Write each line exactly, from the line that holds "Can you identify" through the final line of the material, and no other line.

Excerpts from a spatial dataset
● ● ● ●
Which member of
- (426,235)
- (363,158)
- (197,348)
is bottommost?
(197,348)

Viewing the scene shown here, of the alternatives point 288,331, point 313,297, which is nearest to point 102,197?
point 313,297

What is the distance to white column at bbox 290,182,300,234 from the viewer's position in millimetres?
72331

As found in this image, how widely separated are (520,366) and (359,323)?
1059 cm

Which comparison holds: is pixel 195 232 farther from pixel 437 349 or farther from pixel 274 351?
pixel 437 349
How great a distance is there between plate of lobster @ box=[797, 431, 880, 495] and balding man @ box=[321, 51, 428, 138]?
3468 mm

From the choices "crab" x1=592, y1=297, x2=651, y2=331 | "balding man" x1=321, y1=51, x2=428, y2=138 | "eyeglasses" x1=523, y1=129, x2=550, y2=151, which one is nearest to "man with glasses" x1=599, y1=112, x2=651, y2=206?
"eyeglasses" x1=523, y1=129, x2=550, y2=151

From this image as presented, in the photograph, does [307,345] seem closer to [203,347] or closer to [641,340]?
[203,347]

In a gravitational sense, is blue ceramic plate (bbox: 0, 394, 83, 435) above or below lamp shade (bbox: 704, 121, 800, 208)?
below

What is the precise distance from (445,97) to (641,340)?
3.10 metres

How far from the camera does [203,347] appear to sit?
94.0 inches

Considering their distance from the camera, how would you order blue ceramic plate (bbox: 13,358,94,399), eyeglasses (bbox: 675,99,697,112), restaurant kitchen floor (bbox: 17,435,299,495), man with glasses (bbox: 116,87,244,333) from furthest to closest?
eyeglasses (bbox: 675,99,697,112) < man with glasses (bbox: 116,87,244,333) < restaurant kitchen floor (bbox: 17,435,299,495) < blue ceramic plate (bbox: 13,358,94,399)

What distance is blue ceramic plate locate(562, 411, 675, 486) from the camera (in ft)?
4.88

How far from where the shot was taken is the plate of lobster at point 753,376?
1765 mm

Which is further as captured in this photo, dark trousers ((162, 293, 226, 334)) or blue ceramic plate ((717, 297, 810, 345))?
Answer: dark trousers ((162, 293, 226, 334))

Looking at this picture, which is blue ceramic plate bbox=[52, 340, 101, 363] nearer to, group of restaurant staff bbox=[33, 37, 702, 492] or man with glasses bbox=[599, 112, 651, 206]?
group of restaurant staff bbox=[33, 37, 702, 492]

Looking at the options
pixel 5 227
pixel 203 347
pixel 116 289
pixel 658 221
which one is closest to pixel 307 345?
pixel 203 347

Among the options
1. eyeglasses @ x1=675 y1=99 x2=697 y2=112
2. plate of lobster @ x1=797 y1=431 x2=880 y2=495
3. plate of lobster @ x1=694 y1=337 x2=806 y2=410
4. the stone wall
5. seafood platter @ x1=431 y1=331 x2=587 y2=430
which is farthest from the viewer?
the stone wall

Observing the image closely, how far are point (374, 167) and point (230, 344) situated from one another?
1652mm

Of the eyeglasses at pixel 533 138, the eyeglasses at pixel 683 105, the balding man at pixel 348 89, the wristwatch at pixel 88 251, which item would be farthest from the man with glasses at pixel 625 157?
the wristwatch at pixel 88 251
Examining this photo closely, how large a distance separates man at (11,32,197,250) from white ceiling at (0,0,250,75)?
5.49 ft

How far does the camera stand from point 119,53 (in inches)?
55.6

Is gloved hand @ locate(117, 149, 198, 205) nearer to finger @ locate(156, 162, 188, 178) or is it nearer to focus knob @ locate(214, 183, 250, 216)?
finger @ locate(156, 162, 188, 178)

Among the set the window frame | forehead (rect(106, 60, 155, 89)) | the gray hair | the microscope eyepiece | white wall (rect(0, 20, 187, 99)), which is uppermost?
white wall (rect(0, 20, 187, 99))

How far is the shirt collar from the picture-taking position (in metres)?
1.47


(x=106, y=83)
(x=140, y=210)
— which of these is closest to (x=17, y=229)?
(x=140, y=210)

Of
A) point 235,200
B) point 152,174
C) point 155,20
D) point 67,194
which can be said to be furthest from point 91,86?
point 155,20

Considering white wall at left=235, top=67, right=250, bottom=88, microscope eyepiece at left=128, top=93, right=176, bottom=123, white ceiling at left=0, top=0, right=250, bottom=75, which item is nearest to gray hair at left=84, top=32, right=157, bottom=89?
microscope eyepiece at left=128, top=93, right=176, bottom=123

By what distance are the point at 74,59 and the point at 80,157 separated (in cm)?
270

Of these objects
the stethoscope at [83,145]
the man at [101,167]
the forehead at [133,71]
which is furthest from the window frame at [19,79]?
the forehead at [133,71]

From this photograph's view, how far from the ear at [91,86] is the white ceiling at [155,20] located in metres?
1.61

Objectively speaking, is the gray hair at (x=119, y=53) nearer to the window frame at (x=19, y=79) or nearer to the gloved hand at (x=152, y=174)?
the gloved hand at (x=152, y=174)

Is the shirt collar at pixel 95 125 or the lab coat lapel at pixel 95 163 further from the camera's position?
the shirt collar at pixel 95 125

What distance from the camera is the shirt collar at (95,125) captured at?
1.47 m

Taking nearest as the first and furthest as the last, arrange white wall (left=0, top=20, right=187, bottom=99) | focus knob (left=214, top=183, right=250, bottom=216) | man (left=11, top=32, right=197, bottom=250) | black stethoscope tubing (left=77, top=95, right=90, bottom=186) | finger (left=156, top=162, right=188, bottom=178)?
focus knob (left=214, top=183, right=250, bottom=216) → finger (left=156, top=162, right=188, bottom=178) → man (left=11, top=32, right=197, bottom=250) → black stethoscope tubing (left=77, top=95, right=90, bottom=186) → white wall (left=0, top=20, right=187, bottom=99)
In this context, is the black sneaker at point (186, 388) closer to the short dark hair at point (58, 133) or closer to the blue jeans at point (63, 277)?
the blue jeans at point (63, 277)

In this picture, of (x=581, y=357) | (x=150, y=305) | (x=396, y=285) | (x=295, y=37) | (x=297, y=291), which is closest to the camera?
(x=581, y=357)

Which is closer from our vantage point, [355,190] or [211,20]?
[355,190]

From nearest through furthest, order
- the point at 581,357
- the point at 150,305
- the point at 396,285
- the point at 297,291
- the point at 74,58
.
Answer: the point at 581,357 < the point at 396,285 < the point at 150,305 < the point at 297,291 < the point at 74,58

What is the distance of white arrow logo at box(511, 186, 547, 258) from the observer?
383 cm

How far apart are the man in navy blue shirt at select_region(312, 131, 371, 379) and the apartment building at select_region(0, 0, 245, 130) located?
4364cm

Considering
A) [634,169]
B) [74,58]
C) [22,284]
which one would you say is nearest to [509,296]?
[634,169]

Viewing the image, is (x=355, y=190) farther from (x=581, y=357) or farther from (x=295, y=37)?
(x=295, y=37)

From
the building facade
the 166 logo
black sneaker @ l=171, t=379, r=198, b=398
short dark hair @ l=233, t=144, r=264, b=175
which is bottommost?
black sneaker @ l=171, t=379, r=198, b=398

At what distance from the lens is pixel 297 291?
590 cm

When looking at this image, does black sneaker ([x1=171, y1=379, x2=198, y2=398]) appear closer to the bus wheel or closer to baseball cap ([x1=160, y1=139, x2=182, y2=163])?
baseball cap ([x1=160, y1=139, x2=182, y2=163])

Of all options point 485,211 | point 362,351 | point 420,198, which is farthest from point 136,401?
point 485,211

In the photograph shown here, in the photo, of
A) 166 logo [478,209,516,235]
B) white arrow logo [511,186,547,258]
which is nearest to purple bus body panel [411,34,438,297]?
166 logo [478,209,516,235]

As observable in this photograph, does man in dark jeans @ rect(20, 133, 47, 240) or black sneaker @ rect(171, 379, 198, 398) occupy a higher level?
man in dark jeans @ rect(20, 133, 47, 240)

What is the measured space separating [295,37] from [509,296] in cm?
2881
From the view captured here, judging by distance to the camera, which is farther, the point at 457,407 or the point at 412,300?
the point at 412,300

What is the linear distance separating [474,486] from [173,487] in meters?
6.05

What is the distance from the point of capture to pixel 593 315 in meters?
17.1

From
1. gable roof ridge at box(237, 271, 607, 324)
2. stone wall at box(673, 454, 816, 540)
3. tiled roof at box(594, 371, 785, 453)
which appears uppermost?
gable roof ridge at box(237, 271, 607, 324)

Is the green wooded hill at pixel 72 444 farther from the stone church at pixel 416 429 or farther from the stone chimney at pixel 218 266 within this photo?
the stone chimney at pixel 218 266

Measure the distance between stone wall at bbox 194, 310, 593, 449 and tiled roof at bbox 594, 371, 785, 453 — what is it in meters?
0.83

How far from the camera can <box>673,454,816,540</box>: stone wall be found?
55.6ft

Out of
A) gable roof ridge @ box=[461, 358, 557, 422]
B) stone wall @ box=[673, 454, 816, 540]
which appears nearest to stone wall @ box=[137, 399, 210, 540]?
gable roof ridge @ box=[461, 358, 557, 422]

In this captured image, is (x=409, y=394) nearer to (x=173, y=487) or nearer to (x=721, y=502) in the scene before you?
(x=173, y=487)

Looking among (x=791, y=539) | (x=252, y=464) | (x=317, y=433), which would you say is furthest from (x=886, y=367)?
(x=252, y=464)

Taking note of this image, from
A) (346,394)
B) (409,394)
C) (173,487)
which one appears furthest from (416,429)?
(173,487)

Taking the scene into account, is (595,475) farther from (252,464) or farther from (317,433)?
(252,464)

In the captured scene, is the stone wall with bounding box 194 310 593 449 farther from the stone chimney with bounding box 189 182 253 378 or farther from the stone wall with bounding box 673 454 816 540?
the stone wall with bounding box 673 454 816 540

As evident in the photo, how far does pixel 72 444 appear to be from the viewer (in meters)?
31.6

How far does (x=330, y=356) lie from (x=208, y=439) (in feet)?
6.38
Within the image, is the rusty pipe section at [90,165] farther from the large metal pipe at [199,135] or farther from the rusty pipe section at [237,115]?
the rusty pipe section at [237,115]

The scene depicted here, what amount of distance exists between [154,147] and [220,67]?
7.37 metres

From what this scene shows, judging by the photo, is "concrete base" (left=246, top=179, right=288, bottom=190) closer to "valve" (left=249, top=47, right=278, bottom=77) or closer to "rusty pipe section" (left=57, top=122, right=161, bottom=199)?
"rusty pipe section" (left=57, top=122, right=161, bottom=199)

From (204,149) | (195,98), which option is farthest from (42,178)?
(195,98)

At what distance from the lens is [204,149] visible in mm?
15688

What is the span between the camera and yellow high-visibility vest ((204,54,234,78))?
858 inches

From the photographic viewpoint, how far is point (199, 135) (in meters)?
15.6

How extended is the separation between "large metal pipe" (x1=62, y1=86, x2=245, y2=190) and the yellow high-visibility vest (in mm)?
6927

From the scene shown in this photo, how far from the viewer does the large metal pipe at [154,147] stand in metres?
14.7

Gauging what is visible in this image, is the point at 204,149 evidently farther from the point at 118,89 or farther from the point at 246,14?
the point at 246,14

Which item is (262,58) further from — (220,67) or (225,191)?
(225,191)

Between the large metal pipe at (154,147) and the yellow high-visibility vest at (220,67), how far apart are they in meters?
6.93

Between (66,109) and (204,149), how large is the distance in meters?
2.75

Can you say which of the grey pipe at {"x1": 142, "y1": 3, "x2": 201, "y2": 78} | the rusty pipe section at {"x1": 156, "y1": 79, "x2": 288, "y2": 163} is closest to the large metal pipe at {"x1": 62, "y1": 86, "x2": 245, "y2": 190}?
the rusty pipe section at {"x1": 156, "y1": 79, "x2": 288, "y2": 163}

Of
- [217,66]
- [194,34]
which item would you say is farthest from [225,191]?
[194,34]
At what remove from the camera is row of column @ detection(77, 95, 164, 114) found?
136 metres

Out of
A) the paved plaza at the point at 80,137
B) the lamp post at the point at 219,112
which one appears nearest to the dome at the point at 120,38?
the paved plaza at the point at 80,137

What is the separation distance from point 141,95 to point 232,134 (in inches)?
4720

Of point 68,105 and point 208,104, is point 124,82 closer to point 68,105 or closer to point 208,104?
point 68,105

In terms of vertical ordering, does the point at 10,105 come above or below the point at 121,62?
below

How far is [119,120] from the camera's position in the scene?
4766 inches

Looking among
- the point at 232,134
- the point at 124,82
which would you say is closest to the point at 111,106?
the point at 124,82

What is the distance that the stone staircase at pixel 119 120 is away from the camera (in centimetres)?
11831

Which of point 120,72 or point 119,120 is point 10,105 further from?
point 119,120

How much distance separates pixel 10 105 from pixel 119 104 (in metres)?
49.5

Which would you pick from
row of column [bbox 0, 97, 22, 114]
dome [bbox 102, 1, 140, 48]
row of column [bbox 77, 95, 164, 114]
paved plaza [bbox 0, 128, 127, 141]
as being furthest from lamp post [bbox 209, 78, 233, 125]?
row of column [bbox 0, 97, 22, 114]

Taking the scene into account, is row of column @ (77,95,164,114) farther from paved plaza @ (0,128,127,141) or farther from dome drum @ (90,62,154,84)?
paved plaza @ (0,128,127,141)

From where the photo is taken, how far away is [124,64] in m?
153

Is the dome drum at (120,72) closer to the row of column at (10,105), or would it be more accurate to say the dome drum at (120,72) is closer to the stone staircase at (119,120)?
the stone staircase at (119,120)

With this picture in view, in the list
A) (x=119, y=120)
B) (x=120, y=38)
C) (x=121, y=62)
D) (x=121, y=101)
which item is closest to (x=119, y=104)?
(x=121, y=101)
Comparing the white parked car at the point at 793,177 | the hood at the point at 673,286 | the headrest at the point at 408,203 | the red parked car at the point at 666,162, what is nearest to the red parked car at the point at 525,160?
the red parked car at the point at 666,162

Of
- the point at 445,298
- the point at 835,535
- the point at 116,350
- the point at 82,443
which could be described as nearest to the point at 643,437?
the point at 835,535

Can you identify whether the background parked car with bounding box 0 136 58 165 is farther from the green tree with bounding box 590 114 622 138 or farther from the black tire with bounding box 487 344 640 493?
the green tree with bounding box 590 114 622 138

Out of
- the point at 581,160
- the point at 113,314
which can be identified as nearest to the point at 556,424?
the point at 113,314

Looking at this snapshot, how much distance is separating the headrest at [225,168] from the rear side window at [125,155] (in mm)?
● ● ● ●
RESULT OF THIS TASK:
Can you identify whether the background parked car with bounding box 0 136 58 165 is farther from the green tree with bounding box 590 114 622 138 or farther from the black tire with bounding box 487 344 640 493?
the green tree with bounding box 590 114 622 138

Out of
- the point at 581,160
- the point at 113,314
which can be identified as nearest to the point at 556,424?
the point at 113,314

Looking at this snapshot, how much distance is separating the headrest at [225,168] from the rear side window at [125,155] (in mm)?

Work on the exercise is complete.